→ **WORK INSTRUCTIONS**: Please restate every record below word for word and skip the pictures.

→ **MATERIAL PROVIDED**:
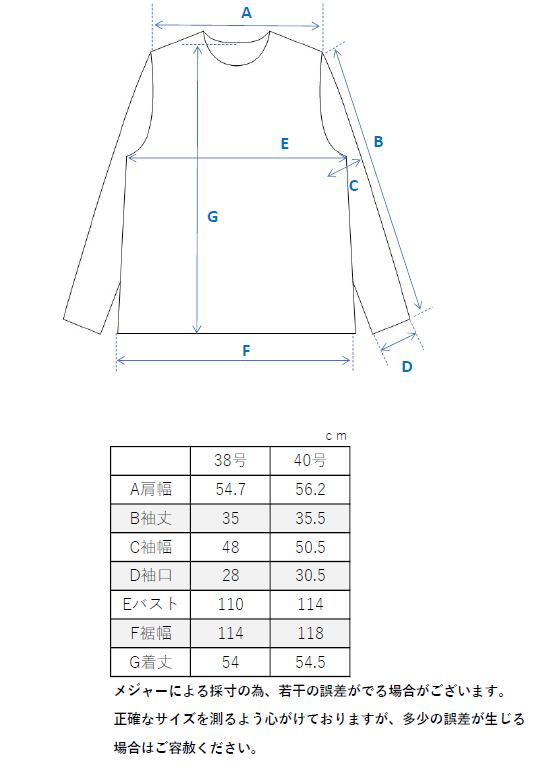 A

B

E

C

G

F

D

ｃｍ

|  | 38号 | 40号 |
|---|---|---|
| A肩幅 | 54.7 | 56.2 |
| B袖丈 | 35 | 35.5 |
| C袖幅 | 48 | 50.5 |
| D袖口 | 28 | 30.5 |
| Eバスト | 110 | 114 |
| F裾幅 | 114 | 118 |
| G着丈 | 54 | 54.5 |

メジャーによる採寸の為、若干の誤差がでる場合がございます。

正確なサイズを測るよう心がけておりますが、多少の誤差が生じる場合はご容赦ください。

→ **EXERCISE OUTPUT**:
 A

B

E

C

G

F

D

ｃｍ

|  | 38号 | 40号 |
|---|---|---|
| A肩幅 | 54.7 | 56.2 |
| B袖丈 | 35 | 35.5 |
| C袖幅 | 48 | 50.5 |
| D袖口 | 28 | 30.5 |
| Eバスト | 110 | 114 |
| F裾幅 | 114 | 118 |
| G着丈 | 54 | 54.5 |

メジャーによる採寸の為、若干の誤差がでる場合がございます。

正確なサイズを測るよう心がけておりますが、多少の誤差が生じる場合はご容赦ください。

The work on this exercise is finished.